A snow-covered mountain is not the ideal place from which to keep track of the stock markets, but this is where a team from Everbright Securities found themselves at the end of January. They had chosen the picturesque Huangshan in Anhui province as the location for their strategy meeting – only to be snowed-in by the stormy weather.
“For a while, we couldn’t get back to Shanghai so we just had to look out the window at the snow,” said Alex Guo, an analyst with the company.
He noted that they weren’t the only financial sector players to be thwarted by the elements, telling stories of fund managers grounded at small airports, unable to manage their portfolios while they waited for flights.
Climate of uncertainty
Yet these inconveniences are something of a sideshow compared to the turbulence that has gripped Chinese equities in recent weeks. While Guo is advising his institutional clients to seek solace in blue chip and consumption-related stocks, individual investors, unable to fall back on expert advice, face uncertain times.
The Shanghai Composite Index (SCI) rose 97% last year, but has begun 2008 down by as much as 17% – driven by a combination of fears about a US recession and the fact that share prices were already inflated.
On January 31, the market was coming to the end of a brutal fortnight of losses. The period began with a single-day fall of 7.2% to 4559.75 points and things haven’t improved since then. Investors gathering in the securities exchange office on South Tibet Road in Shanghai that Thursday afternoon watched the SCI slip below 4,400. It would fall again the following day before posting an 8.1% gain on February 4 to enter the holiday period with its tail up.
“People around me invest in stocks: When we chat and do morning exercises, we talk about stocks, so I joined in. I am definitely a follower, as I don’t know much about the market,” said a 55 year-old retired teacher, surnamed Zhu.
“Now I am trapped; many people are trapped.”
Like Zhu, several other investors in the exchange office entered the market on the advice of friends, reaping easy initial profits, but are now searching for a way out. They say they felt the need to invest largely because of negative real interest rates – where the rate of inflation is higher than bank deposit rates.
“There are only two good means of investment for us: real estate and stocks,” said Yu Jirong, a 31-year-old employed by the Shanghai branch of China’s state-owned assets regulator.
Yu and the others accept that in 2008 this will not be easy. However, they are content to hang in there and, as Zhu put it, “wait for the rebound.”
“Generally speaking, Chinese investors are reluctant to realize losses. As long as they still hold the stock they don’t feel they have lost anything,” said Fraser Howie, who co-authored a book on China’s stock markets.
But he agrees there is reason to be positive, noting that the country has yet to reach a tipping point at which retail investors are reluctant to get involved.
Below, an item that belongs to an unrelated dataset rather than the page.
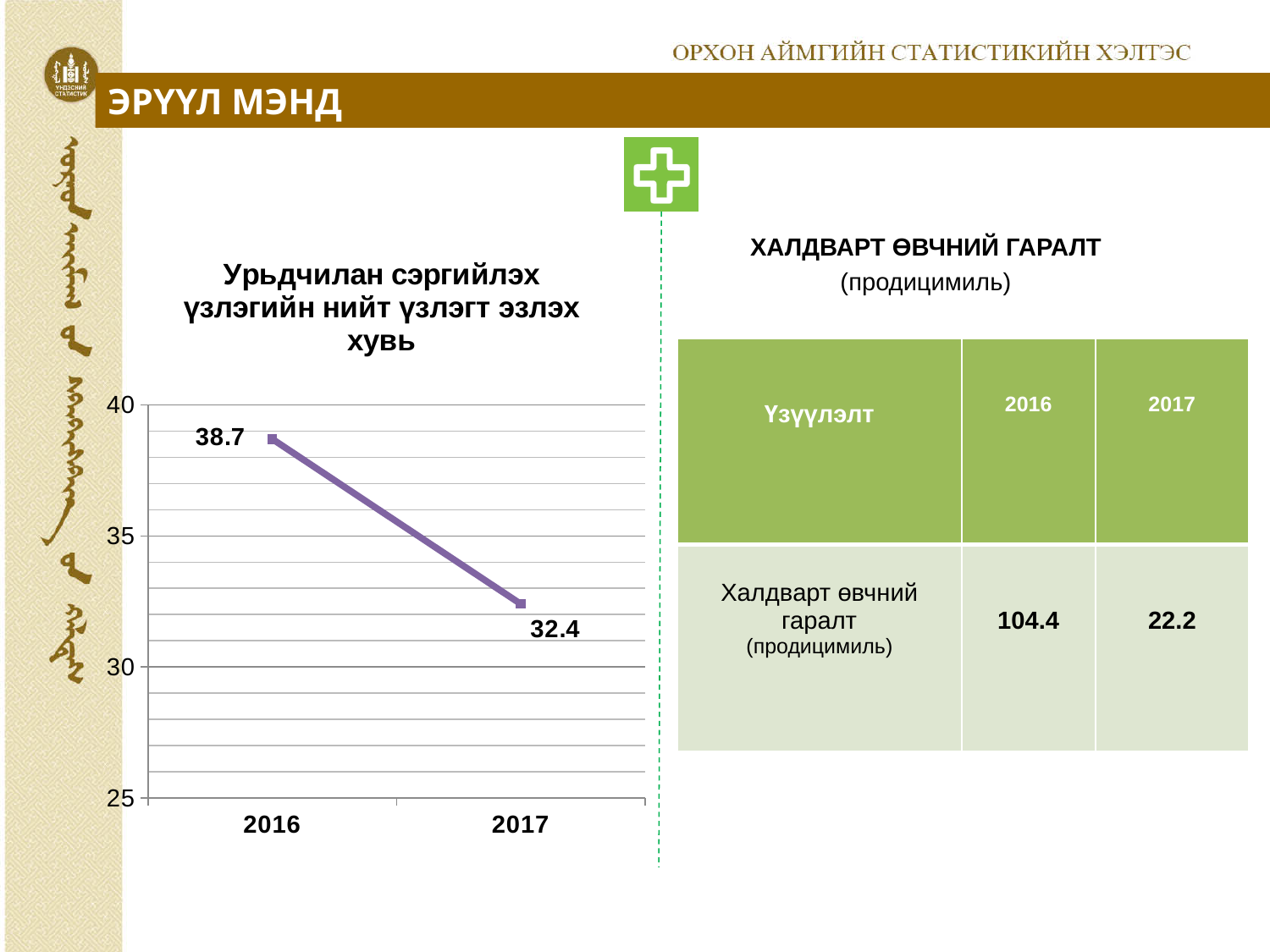
Which year has the lower value in the line chart? 2017 Is the value for 2017 greater or less than 35 in the line chart? less How many data points are plotted in the line chart? 2 What is the value for 2017 in the line chart? 32.4 What kind of chart is shown on the slide? line chart What is the difference between the 2016 and 2017 values in the line chart? 6.3 Which year has the higher value in the line chart? 2016 What is the value for 2016 in the line chart? 38.7 Do the values in the line chart rise or fall from 2016 to 2017? fall Is the value for 2016 larger or smaller than the value for 2017 in the line chart? larger What is the title of the line chart? Урьдчилан сэргийлэх үзлэгийн нийт үзлэгт эзлэх хувь Is the value for 2016 greater or less than 35 in the line chart? greater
However, he believes it is “months rather than years” before China gets there.
This cautious optimism is shared by Qiu Yanying, chief strategist at TX Consulting, one of the country’s largest investment consultancies. He expects the market to see a 30% gain in 2008 but warns that Beijing will persevere with economic tightening measures even if it causes stock market losses.
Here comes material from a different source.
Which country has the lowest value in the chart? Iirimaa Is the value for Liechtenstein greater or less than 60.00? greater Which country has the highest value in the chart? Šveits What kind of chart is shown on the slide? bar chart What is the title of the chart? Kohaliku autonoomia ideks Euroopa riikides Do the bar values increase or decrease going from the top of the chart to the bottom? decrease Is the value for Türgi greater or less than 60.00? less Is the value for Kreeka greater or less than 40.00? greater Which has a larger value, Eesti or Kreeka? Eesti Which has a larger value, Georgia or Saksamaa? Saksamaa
“People will have to be very careful when they invest,” Qiu said. “They can’t do it blindly like before.”
Some individual investors claim to have taken such advice on board. A number of those gathered in the exchange office said that, while they still tuned in to stock gossip, they supplemented it by reading up on how the markets work, with technical and sector analyses.
Strictly short term
However, most people were still focused on short-term gains rather than long-term financial planning. A 55-year-old surnamed Wang, an investor since 1992, said he had seen enough of the peaks and troughs that characterize China’s capital markets to no longer believe in long-term investment.
“Since the institutions are all speculators, why are individuals like myself always advised to focus on the long term? Today the index is down, but my stocks performed well,” he said.
Howie sees this as typical of the market. “No one is going into the Chinese stock market thinking about asset allocation or their pension fund – it’s because the market is going up 100%. As soon as that does not happen then money will start coming out.”